Aku melanjutkan langkahku. Ketika kakiku mulai menaiki tangga, aku mendengar bisik-bisik di samping kanan-kiriku. Aku heran mengapa gadis-gadis labil itu selalu berbisik-bisik saat mereka melihatku, apalagi saat seperti ini, ketika aku berada tak jauh dari mereka. Aku hanya fokus dengan langkahku. Tak kuhiraukan teriakan histeris mereka, pandangan beserta senyuman yang mereka lemparkan padaku saat tanpa sengaja aku menatap atau membalas tatapan mereka

"Hai..hai..hai, bintang basket kita sudah kembali.." teriak Ivan yang tiba-tiba memelukku dari belakang.
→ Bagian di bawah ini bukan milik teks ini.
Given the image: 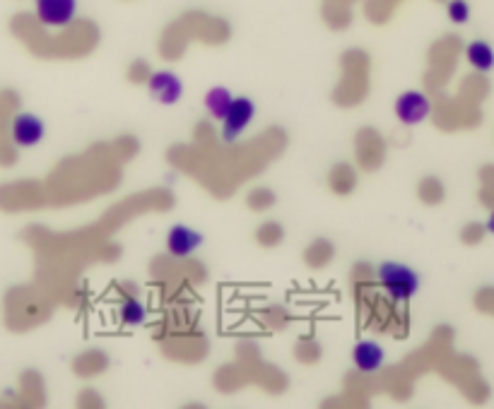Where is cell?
I'll use <instances>...</instances> for the list:
<instances>
[{
  "label": "cell",
  "mask_w": 494,
  "mask_h": 409,
  "mask_svg": "<svg viewBox=\"0 0 494 409\" xmlns=\"http://www.w3.org/2000/svg\"><path fill=\"white\" fill-rule=\"evenodd\" d=\"M379 282L386 289V294L393 301L413 299L417 289H420V277L413 268H407L403 263H381L376 270Z\"/></svg>",
  "instance_id": "obj_1"
},
{
  "label": "cell",
  "mask_w": 494,
  "mask_h": 409,
  "mask_svg": "<svg viewBox=\"0 0 494 409\" xmlns=\"http://www.w3.org/2000/svg\"><path fill=\"white\" fill-rule=\"evenodd\" d=\"M255 116V104L247 96H234L227 116L222 119V140L237 142L241 135L247 133V128L251 126V121Z\"/></svg>",
  "instance_id": "obj_2"
},
{
  "label": "cell",
  "mask_w": 494,
  "mask_h": 409,
  "mask_svg": "<svg viewBox=\"0 0 494 409\" xmlns=\"http://www.w3.org/2000/svg\"><path fill=\"white\" fill-rule=\"evenodd\" d=\"M37 15L46 27H65L78 15V0H34Z\"/></svg>",
  "instance_id": "obj_3"
},
{
  "label": "cell",
  "mask_w": 494,
  "mask_h": 409,
  "mask_svg": "<svg viewBox=\"0 0 494 409\" xmlns=\"http://www.w3.org/2000/svg\"><path fill=\"white\" fill-rule=\"evenodd\" d=\"M430 111L431 104L423 92H406V95H400L398 102H396V116H398L400 123H406V126H417V123L427 121Z\"/></svg>",
  "instance_id": "obj_4"
},
{
  "label": "cell",
  "mask_w": 494,
  "mask_h": 409,
  "mask_svg": "<svg viewBox=\"0 0 494 409\" xmlns=\"http://www.w3.org/2000/svg\"><path fill=\"white\" fill-rule=\"evenodd\" d=\"M147 89H150V95L155 96L157 102L167 104V106H172V104H176L184 96V85H181V79H179V75H174V72L169 71L150 75V79H147Z\"/></svg>",
  "instance_id": "obj_5"
},
{
  "label": "cell",
  "mask_w": 494,
  "mask_h": 409,
  "mask_svg": "<svg viewBox=\"0 0 494 409\" xmlns=\"http://www.w3.org/2000/svg\"><path fill=\"white\" fill-rule=\"evenodd\" d=\"M200 246H203V234L186 224H176L167 234V251L174 258H191Z\"/></svg>",
  "instance_id": "obj_6"
},
{
  "label": "cell",
  "mask_w": 494,
  "mask_h": 409,
  "mask_svg": "<svg viewBox=\"0 0 494 409\" xmlns=\"http://www.w3.org/2000/svg\"><path fill=\"white\" fill-rule=\"evenodd\" d=\"M46 135L44 121L34 113H20L13 121V140L17 147H37Z\"/></svg>",
  "instance_id": "obj_7"
},
{
  "label": "cell",
  "mask_w": 494,
  "mask_h": 409,
  "mask_svg": "<svg viewBox=\"0 0 494 409\" xmlns=\"http://www.w3.org/2000/svg\"><path fill=\"white\" fill-rule=\"evenodd\" d=\"M383 349L374 339H364L352 349V362L362 373H376L383 366Z\"/></svg>",
  "instance_id": "obj_8"
},
{
  "label": "cell",
  "mask_w": 494,
  "mask_h": 409,
  "mask_svg": "<svg viewBox=\"0 0 494 409\" xmlns=\"http://www.w3.org/2000/svg\"><path fill=\"white\" fill-rule=\"evenodd\" d=\"M231 102H234V95L227 87H213L205 95V109L210 111V116L215 121H222L227 116Z\"/></svg>",
  "instance_id": "obj_9"
},
{
  "label": "cell",
  "mask_w": 494,
  "mask_h": 409,
  "mask_svg": "<svg viewBox=\"0 0 494 409\" xmlns=\"http://www.w3.org/2000/svg\"><path fill=\"white\" fill-rule=\"evenodd\" d=\"M465 55H468V63H471L475 71L480 72L492 71L494 54H492V46H490L487 41H473V44H468Z\"/></svg>",
  "instance_id": "obj_10"
},
{
  "label": "cell",
  "mask_w": 494,
  "mask_h": 409,
  "mask_svg": "<svg viewBox=\"0 0 494 409\" xmlns=\"http://www.w3.org/2000/svg\"><path fill=\"white\" fill-rule=\"evenodd\" d=\"M145 315H147V311H145L143 304L136 299L123 301V306H121L119 311V318L123 325H143Z\"/></svg>",
  "instance_id": "obj_11"
},
{
  "label": "cell",
  "mask_w": 494,
  "mask_h": 409,
  "mask_svg": "<svg viewBox=\"0 0 494 409\" xmlns=\"http://www.w3.org/2000/svg\"><path fill=\"white\" fill-rule=\"evenodd\" d=\"M448 20L454 24H465L471 20V5L465 0H451L448 3Z\"/></svg>",
  "instance_id": "obj_12"
}]
</instances>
Aku hanya diam mendengar teriakannya. 

"Kenapa tidak kamu lawan saja mereka?" tanyanya. Aku tetap diam. 

"Ikut kelas bela diri deh Sat, biar kamu lebih pede buat balas mereka," Ivan kini berjalan dihadapanku. Aku hanya mengedikkan bahuku sembari membenarkan tas selempang yang hampir melorot dari bahuku. 

Badanku memang kecil. Tidak terlalu kecil tapi bila dibandingkan teman-teman sebayaku yang masuk dalam tim basket, aku termasuk yang paling kecil diantara mereka. Pernah aku protes kepada ibuku soal tubuhku yang tak kunjung tinggi seperti teman-temanku lainnya. Namun, ibu hanya tersenyum dan berkata,"Sabar, kamu kelak akan lebih tinggi dibandingkan teman-temanmu". Begitu jawaban yang kudapat setiap aku mengajukan protes perihal postur tubuhku.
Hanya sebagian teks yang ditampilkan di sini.